Developing a Porous Material to use as a Bone Scaffold

Introduction: Bone scaffolds are used to repair bone defects caused by cancer, surgery, periodontitis, osteoporosis and its related fractures. The current use of autograft and allograft bone replacement methods has various limitations forcing the direction of new research into synthetic bone substitutes. Development of these materials also provides us with knowledge of osteoconductive materials which can be applied in the development of prosthetic coating materials leading to efficient integration of the appliance in situ. Objectives: To synthesise a bioactive, biocompatible and porous scaffold material with sufficient mechanical properties. Pore sizes of between 100 and 300µm are essential for bone formation (1). Methods: Two biocompatible materials were used for this study. An alginate polymer matrix (which has FDA approval for use as a wound dressing) was reinforced with a bioactive glass powder filler component. A freeze drying technique was used to achieve porosity.
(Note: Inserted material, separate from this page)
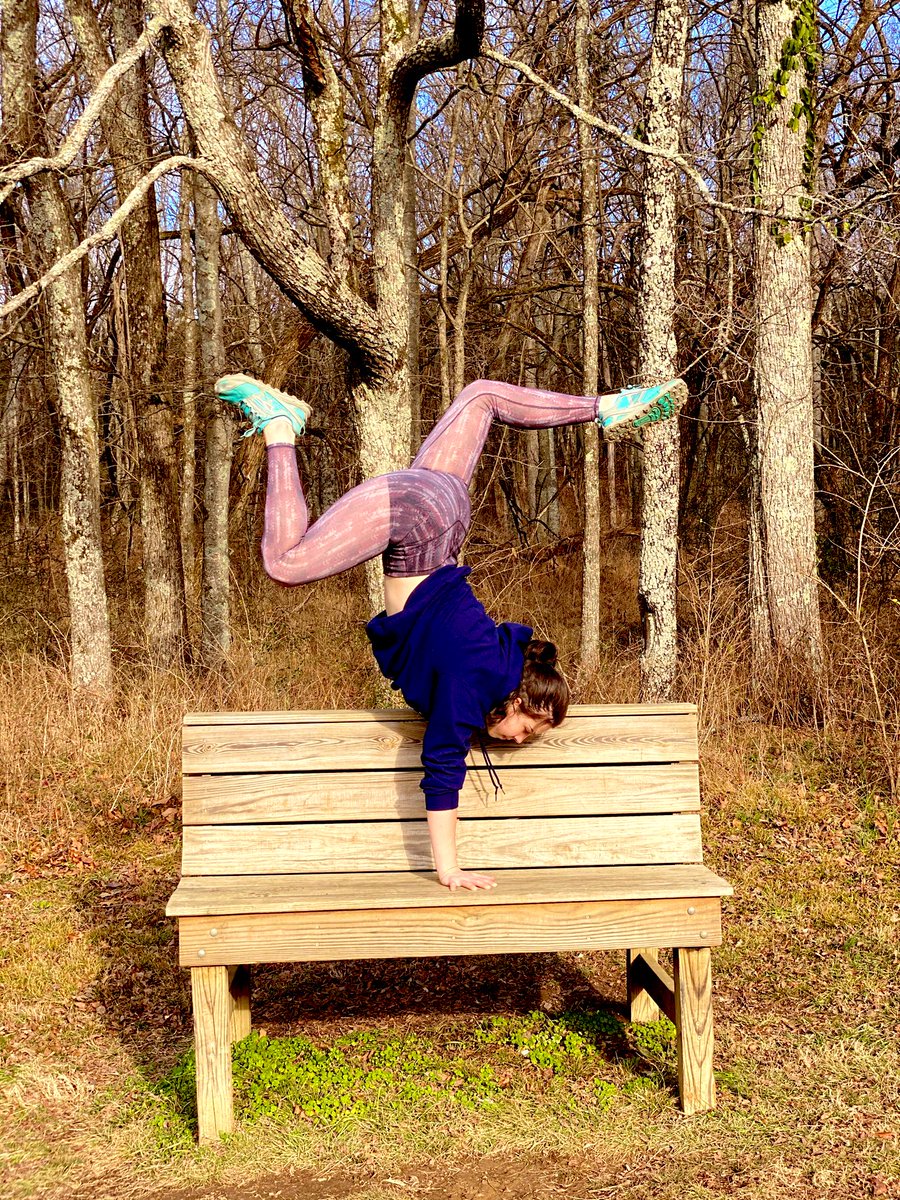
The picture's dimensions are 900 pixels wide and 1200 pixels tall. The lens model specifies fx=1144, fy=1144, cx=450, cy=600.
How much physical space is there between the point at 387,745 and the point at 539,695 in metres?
0.58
X- ray microtomography (XMT), Scanning Electron Microscopy (SEM) and associated computer analysis software (TomView, Drishti) were employed to assess pore architecture. Fourier Transform Infrared Spectroscopy (FTIR), Differential Scanning Calorimetry (DSC) and X- ray Diffraction (XRD) were used to analyse the chemical structure and potential bioactivity of the material produced. Compression testing was completed using Instron 5567 equipment. Results: The data collected showed evidence that the novel material produced had an appropriate pore size for osteoconduction (average =109.80±39.81µm and maximum= 308.87µm). The bioactive glass had an amorphous structure, favourable for bioactivity, further confirmed by SBF studies. Conclusion: Statistical analysis (Student's t test) of compression data confirms the glass filler significantly (P<0.05) increased the collapse yield of the scaffolds compared with pure alginate scaffolds fabricated in the same way. Cell culture studies are planned for future study into bioactivity. 1. Mohan N, Nair P, D. Novel Porous, Polysaccharide Scaffolds for Tissue Engineering Applications. Trends Biomater Artif Organs. 2005;18(2).